Hot tears pricked my eyes. I was pretty certain I was swaying. Last week, I had my own personal nemesis.

Back in October, a friend asked me if I would take part in International Women's Day. The equality and diversity department at King's College was holding a seminar on fashion, gender and body image. "Yeah, yeah," I said, "Count me in. I'm a fat chick who likes clothes." Then I promptly forgot all about it.

Polite emails kept mentioning "a conference" and "PowerPoint" and "biographies". I blanked it all. "I'm just having a chat with a few students," I told friends. Then the week before it suddenly dawned on me: I had to give a speech to 70 staff. For FORTY minutes.

Bad speeches are not easily forgiven. A survey this week found that one in five people named Gordon Brown as the most boring public speaker ever, followed by David Beckham, Kate Winslet and the Prince of Wales.

And I'm a Winslet when it comes to public speaking: emotional, faffy, completely unable to judge the mood of the room. I forgot the ending of the nativity story at primary school (and had to be dragged off the stage howling). Once, as a journalist, I gave a talk to a friend's class. They sat in brutal silence as my jokes faltered then bolted out of the door like wildebeest. I had committed the cardinal sin of talking into their lunch hour.

Well-crafted words, delivered with skill and passion, can transform the mood of a nation. Just look at Obama. But I don't give a good speech. Like one in six adults, it's my desert island nightmare. Your body reacts in extremis. The room freezes.

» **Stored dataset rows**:

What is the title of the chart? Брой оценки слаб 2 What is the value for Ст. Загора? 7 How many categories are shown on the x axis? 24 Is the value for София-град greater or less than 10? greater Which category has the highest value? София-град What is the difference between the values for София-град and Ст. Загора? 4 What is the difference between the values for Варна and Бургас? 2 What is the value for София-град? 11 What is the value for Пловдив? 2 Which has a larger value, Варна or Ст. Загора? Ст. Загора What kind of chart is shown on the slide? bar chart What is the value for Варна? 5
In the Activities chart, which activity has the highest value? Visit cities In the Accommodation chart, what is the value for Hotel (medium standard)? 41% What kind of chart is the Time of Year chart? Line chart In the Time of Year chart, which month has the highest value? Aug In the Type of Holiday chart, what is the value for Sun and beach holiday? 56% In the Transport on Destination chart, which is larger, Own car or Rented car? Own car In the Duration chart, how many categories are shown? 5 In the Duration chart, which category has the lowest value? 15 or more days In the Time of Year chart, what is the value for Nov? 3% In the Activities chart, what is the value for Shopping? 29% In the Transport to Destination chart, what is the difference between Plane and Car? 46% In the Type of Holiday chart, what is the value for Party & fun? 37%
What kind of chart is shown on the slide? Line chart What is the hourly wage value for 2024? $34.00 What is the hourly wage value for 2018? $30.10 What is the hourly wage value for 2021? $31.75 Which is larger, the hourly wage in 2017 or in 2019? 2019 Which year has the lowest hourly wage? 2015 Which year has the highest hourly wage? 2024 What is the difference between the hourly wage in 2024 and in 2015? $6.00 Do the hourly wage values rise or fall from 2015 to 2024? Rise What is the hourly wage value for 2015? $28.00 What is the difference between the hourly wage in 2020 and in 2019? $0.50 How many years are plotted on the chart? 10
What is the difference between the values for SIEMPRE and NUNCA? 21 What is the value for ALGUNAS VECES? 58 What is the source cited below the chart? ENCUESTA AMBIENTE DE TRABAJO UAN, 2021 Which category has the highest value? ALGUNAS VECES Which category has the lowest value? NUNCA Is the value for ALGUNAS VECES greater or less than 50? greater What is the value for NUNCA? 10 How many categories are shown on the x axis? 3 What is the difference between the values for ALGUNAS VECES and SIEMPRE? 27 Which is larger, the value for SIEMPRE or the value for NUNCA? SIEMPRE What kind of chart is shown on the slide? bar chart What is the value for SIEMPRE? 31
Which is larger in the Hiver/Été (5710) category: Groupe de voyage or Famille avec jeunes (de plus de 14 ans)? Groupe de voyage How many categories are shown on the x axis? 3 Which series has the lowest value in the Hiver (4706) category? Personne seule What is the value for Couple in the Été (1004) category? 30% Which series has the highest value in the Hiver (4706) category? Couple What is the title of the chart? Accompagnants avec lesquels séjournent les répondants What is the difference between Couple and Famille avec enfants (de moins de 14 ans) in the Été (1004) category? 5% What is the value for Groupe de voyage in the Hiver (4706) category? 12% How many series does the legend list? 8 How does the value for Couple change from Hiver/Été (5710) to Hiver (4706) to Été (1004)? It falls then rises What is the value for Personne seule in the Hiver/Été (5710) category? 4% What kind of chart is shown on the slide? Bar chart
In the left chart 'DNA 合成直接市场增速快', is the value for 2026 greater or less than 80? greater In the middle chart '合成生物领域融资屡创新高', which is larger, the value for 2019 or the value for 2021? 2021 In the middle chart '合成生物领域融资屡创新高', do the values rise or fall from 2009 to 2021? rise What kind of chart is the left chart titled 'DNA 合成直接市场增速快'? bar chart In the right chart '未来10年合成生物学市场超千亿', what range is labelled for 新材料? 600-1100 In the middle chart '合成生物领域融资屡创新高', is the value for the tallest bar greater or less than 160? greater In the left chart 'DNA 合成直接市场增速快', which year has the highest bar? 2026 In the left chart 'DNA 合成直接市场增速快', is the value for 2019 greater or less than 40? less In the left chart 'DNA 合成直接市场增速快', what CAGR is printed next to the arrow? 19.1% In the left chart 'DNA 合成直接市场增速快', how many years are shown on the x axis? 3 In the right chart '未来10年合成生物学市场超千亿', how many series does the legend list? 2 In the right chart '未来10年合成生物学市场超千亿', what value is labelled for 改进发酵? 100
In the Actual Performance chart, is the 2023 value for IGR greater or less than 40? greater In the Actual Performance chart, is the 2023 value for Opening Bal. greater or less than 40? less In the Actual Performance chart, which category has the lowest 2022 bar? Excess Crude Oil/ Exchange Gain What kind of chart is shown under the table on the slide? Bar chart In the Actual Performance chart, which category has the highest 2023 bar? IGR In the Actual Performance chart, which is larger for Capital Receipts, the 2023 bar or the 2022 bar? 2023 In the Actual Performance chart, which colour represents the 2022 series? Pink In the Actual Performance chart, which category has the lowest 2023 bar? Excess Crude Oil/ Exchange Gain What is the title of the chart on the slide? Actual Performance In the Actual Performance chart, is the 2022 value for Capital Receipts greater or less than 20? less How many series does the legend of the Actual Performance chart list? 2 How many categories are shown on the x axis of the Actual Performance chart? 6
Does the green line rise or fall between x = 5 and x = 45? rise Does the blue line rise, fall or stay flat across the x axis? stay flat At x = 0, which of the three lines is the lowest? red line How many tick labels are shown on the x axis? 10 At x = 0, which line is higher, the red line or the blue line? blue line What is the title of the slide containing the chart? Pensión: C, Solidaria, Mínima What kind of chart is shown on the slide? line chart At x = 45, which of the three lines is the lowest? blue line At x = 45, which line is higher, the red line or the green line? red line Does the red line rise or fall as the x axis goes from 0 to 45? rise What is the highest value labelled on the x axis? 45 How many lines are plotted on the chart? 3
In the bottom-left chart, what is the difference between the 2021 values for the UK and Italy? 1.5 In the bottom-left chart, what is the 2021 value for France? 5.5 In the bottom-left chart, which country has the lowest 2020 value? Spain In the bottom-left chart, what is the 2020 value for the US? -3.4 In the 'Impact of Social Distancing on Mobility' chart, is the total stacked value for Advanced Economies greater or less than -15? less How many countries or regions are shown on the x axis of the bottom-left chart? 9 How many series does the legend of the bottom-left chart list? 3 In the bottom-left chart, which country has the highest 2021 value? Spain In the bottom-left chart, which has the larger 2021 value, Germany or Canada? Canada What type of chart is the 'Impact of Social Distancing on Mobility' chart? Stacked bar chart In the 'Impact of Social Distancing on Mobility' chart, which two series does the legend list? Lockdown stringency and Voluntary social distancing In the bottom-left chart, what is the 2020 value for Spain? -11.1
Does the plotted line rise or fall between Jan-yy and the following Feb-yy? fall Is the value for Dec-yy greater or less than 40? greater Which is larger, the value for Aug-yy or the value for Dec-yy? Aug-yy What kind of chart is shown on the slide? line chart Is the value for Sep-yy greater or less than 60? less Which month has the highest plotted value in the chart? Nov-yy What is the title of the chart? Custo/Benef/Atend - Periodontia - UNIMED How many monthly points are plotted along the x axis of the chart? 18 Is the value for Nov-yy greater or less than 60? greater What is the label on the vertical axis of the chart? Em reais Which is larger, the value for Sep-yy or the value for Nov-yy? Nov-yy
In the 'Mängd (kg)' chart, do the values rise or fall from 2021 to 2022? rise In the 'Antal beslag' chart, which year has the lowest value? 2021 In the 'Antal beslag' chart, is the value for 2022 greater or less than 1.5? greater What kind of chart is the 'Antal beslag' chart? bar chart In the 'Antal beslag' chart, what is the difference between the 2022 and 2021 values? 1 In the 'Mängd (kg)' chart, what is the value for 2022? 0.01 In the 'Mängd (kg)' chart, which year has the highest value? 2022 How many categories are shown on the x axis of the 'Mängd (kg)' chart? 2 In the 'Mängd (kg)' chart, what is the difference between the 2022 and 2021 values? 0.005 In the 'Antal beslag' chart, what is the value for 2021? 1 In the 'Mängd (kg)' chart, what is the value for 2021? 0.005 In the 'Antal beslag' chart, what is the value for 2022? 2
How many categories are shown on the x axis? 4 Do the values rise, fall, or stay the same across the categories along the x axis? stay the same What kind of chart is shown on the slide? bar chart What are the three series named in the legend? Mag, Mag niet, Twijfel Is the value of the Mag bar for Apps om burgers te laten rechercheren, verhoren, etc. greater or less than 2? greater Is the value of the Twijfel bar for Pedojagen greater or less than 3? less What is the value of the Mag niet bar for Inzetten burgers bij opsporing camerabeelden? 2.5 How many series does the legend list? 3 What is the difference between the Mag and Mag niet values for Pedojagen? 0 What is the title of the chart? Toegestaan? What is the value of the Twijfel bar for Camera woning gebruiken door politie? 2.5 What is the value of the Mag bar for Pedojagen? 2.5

» **Questions to answer**:
A - Answer these questions about the essay on public speaking:
(i) Which department at King's College held the seminar on fashion, gender and body image?
(ii) How many staff did the writer have to address, and for how long?
(iii) Whom did one in five people in this week's survey name as the most boring public speaker ever?
B - Can you repeat the passage of the essay on public speaking that opens with the words containing "Back in October, a" and closes with "Prince of Wales."?
C - Carry on the essay on public speaking from its final sentence.
None of the stored dataset rows are needed here.

» **Your written answers**:
A -
(i) The equality and diversity department.
(ii) 70 staff, for forty minutes.
(iii) Gordon Brown.

B -
Back in October, a friend asked me if I would take part in International Women's Day. The equality and diversity department at King's College was holding a seminar on fashion, gender and body image. "Yeah, yeah," I said, "Count me in. I'm a fat chick who likes clothes." Then I promptly forgot all about it.

Polite emails kept mentioning "a conference" and "PowerPoint" and "biographies". I blanked it all. "I'm just having a chat with a few students," I told friends. Then the week before it suddenly dawned on me: I had to give a speech to 70 staff. For FORTY minutes.

Bad speeches are not easily forgiven. A survey this week found that one in five people named Gordon Brown as the most boring public speaker ever, followed by David Beckham, Kate Winslet and the Prince of Wales.

C -
That's why I became a print journalist. Don't get me wrong: I like the sound of my own voice. Sometimes, playing back interview tapes, I think: "Stop interrupting the celebrity. They're the interesting one." But generally I'm OK with an audience of one.

On the morning of the King's talk I got up at 5am to write a slightly mad speech and wondered for the umpteenth time why I had got myself into this mess. Arriving at London Bridge, I couldn't find the conference room in the warren of underground car parks. By the time I stumbled through the door I was cursing anything to do with Wimmin's Day.

The other speakers - experts on dress - looked willowy in black. My Queen Mother coat was beginning to look like a mistake.

To my horror I was on first - no time for nerves. I dropped my papers, completely screwed up my PowerPoint presentation. Eventually I thought: "Blow this. Just talk about what you love."

The audience responded generously. We Brits do love passion, however amateur. I think I just about pulled it off but I'm never doing it again.

Great orators understand pace, tone, rhythm. I agree the floral coat didn't help. But I really am the pantomine dame of the conference circuit.